Hopefully this gives more context so I can get better targeted answers. Thanks :)

2

There are 2 best solutions below

2
On

If you have many short operations and an occasional long operation, the Parallel.ForEach will block until all operations are finished. However, while it's working on that one long request it won't peg all your cores, just the one that is still working. Keep in mind that it will attempt to use all the cores while there are many items being worked on.

EDIT:

With the MaxDegreeOfParallelism property there is no reason to set it above the number of threads your CPU can run (limited by the number of cores and degree of hyper threading). In fact it's only useful to reduce it to a number below that.

Since blocking isn't a concern Parallel.ForEach, while seeming lazy, is very appropriate if your items really can be run concurrently.

3
On

I am not deeply into your code, but i have some experience / advice.

Parallel code can indeed be fast, it depends on the number of cores launching hundreds of threads on a quad-core isn't ideal, if there 4 threads would (normally) be better, i know there are some cases. but in general you don't need to think about it since the latest .net version handle it.

There is however another big concern with parallel code You dont have control in what order things are executed. So if you do a console.print(i) where i is like a paralel for next you do from 0 to 100, then on screen you will not see 1,2,3,4,5,6,7 but something chaotic, as each threads prints his part of the number range you'll see something like 1,14,37,70,2,15,80,.. each number is written once but their order isnt logical.
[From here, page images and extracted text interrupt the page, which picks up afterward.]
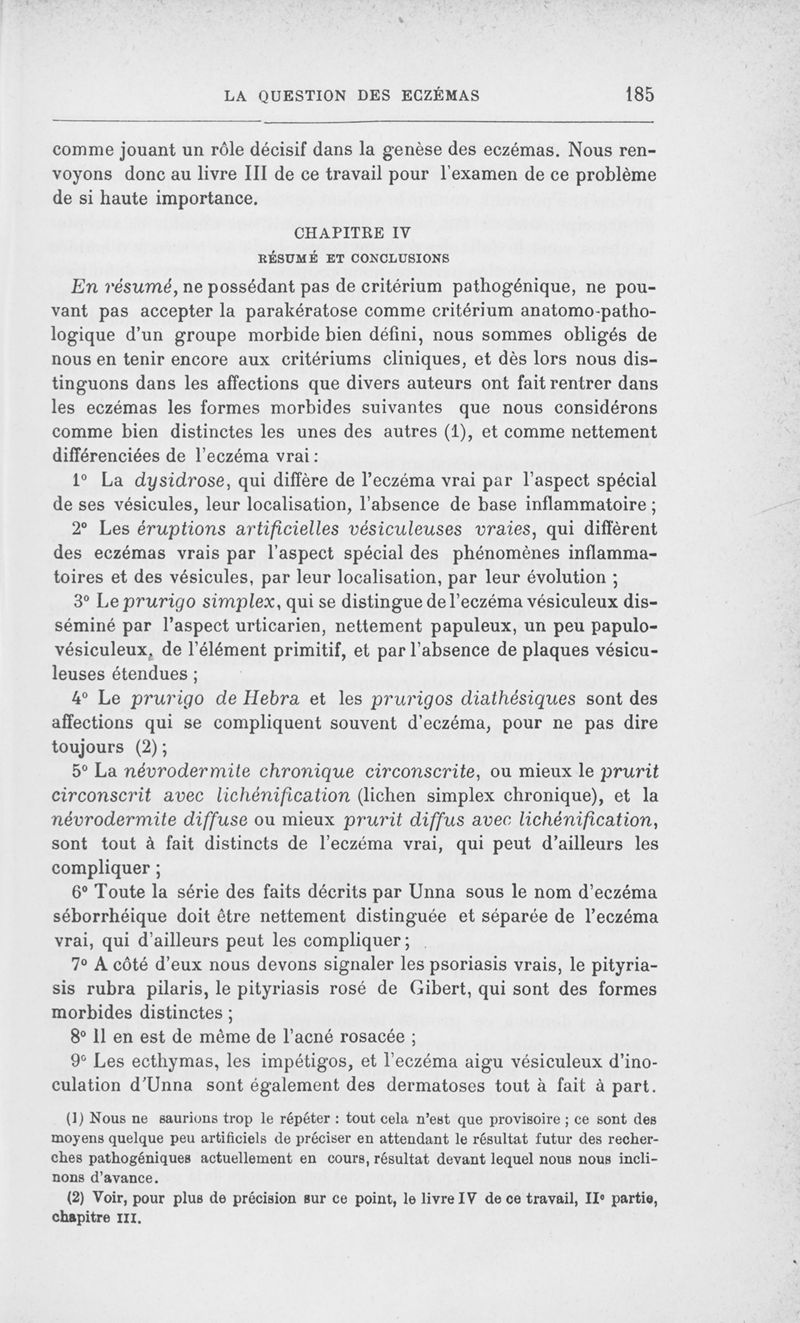 LA QUESTION DES ECZÉMAS 185

comme jouant un rôle décisif dans la genèse des eczémas. Nous renvoyons donc au livre III de ce travail pour l'examen de ce problème de si haute importance.

CHAPITRE IV

RÉSUMÉ ET CONCLUSIONS

En résumé, ne possédant pas de critérium pathogénique, ne pouvant pas accepter la parakératose comme critérium anatomo-pathologique d'un groupe morbide bien défini, nous sommes obligés de nous en tenir encore aux critériums cliniques, et dès lors nous distinguons dans les affections que divers auteurs ont fait rentrer dans les eczémas les formes morbides suivantes que nous considérons comme bien distinctes les unes des autres (1), et comme nettement différenciées de l'eczéma vrai :

1° La dysidrose, qui diffère de l'eczéma vrai par l'aspect spécial de ses vésicules, leur localisation, l'absence de base inflammatoire ;

2° Les éruptions artificielles vésiculeuses vraies, qui diffèrent des eczémas vrais par l'aspect spécial des phénomènes inflammatoires et des vésicules, par leur localisation, par leur évolution ;

3° Le prurigo simplex, qui se distingue de l'eczéma vésiculeux disséminé par l'aspect urticarien, nettement papuleux, un peu papulo-vésiculeux, de l'élément primitif, et par l'absence de plaques vésiculeuses étendues ;

4° Le prurigo de Hebra et les prurigos diathésiques sont des affections qui se compliquent souvent d'eczéma, pour ne pas dire toujours (2) ;

5° La névrodermite chronique circonscrite, ou mieux le prurit circonscrit avec lichénification (lichen simplex chronique), et la névrodermite diffuse ou mieux prurit diffus avec lichénification, sont tout à fait distincts de l'eczéma vrai, qui peut d'ailleurs les compliquer ;

6° Toute la série des faits décrits par Unna sous le nom d'eczéma séborrhéique doit être nettement distinguée et séparée de l'eczéma vrai, qui d'ailleurs peut les compliquer ;

7° A côté d'eux nous devons signaler les psoriasis vrais, le pityriasis rubra pilaris, le pityriasis rosé de Gibert, qui sont des formes morbides distinctes ;

8° Il en est de même de l'acné rosacée ;

9° Les ecthymas, les impétigos, et l'eczéma aigu vésiculeux d'inoculation d'Unna sont également des dermatoses tout à fait à part.

(1) Nous ne saurions trop le répéter : tout cela n'est que provisoire ; ce sont des moyens quelque peu artificiels de préciser en attendant le résultat futur des recherches pathogéniques actuellement en cours, résultat devant lequel nous nous inclinons d'avance.

(2) Voir, pour plus de précision sur ce point, le livre IV de ce travail, IIe partie, chapitre III.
Keep that last thing in mind, if you have some complex database math ea you need to combine several lookups do a complex calculation, and then do create a new table. Then you might find speed improvement if that "Complex calculation" can be executed as paralleled. if the complex calculation can create a new key-value pair with unique keys for your database your fine.

But there can be problems in parralel math. Supose you need to update a value, but another 'thread' also needs to update it, then what will the end result be ?, I know there are wait and lock mechanisms, but if your in such a scenario i find it usually the best to rethink redesign of the code, and rethink your problem.
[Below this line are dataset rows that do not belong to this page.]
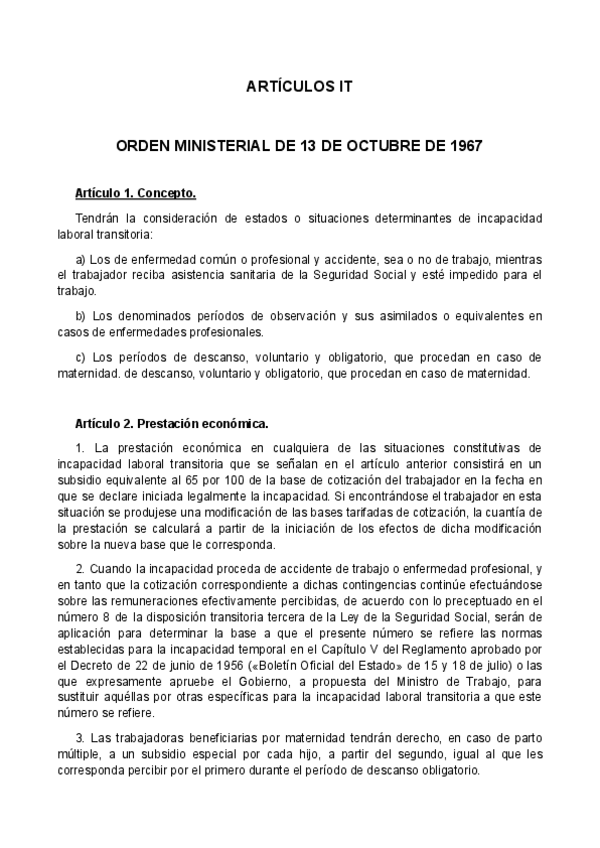 ARTÍCULOS IT

ORDEN MINISTERIAL DE 13 DE OCTUBRE DE 1967

Artículo 1. Concepto.

Tendrán la consideración de estados o situaciones determinantes de incapacidad laboral transitoria:

a) Los de enfermedad común o profesional y accidente, sea o no de trabajo, mientras el trabajador reciba asistencia sanitaria de la Seguridad Social y esté impedido para el trabajo.

b) Los denominados períodos de observación y sus asimilados o equivalentes en casos de enfermedades profesionales.

c) Los períodos de descanso, voluntario y obligatorio, que procedan en caso de maternidad. de descanso, voluntario y obligatorio, que procedan en caso de maternidad.

Artículo 2. Prestación económica.

1. La prestación económica en cualquiera de las situaciones constitutivas de incapacidad laboral transitoria que se señalan en el artículo anterior consistirá en un subsidio equivalente al 65 por 100 de la base de cotización del trabajador en la fecha en que se declare iniciada legalmente la incapacidad. Si encontrándose el trabajador en esta situación se produjese una modificación de las bases tarifadas de cotización, la cuantía de la prestación se calculará a partir de la iniciación de los efectos de dicha modificación sobre la nueva base que le corresponda.

2. Cuando la incapacidad proceda de accidente de trabajo o enfermedad profesional, y en tanto que la cotización correspondiente a dichas contingencias continúe efectuándose sobre las remuneraciones efectivamente percibidas, de acuerdo con lo preceptuado en el número 8 de la disposición transitoria tercera de la Ley de la Seguridad Social, serán de aplicación para determinar la base a que el presente número se refiere las normas establecidas para la incapacidad temporal en el Capítulo V del Reglamento aprobado por el Decreto de 22 de junio de 1956 («Boletín Oficial del Estado» de 15 y 18 de julio) o las que expresamente apruebe el Gobierno, a propuesta del Ministro de Trabajo, para sustituir aquéllas por otras específicas para la incapacidad laboral transitoria a que este número se refiere.

3. Las trabajadoras beneficiarias por maternidad tendrán derecho, en caso de parto múltiple, a un subsidio especial por cada hijo, a partir del segundo, igual al que les corresponda percibir por el primero durante el período de descanso obligatorio.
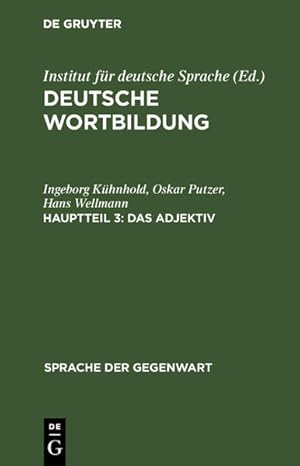 DE GRUYTER

Institut für deutsche Sprache (Ed.)
DEUTSCHE WORTBILDUNG

Ingeborg Kühnhold, Oskar Putzer, Hans Wellmann
HAUPTTEIL 3: DAS ADJEKTIV

SPRACHE DER GEGENWART

DE G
Maybe create extra array's lists dictionaries or tables, to temporally store results and later combine them, this is the usual way how i tackle such problems.

Try to write such math / logic short, and simple like described here and you can achieve usually great speed boosts. I'm aware more can be done, but keeping the logic simple will work fast if, possible try to stick to simple logic as it also keeps your code clean. places where one uses parralel code can allready by complex enough.

One more note, if your complex calculation can variate in execution time (a few if's need to be checked and they might add extra complexity). Then it might usually be better to launch lots of mini 'math/code' parts, as compared to a few huge complex code parts. A huge thread queue with mini tasks is faster completed as a small queue with huge tasks.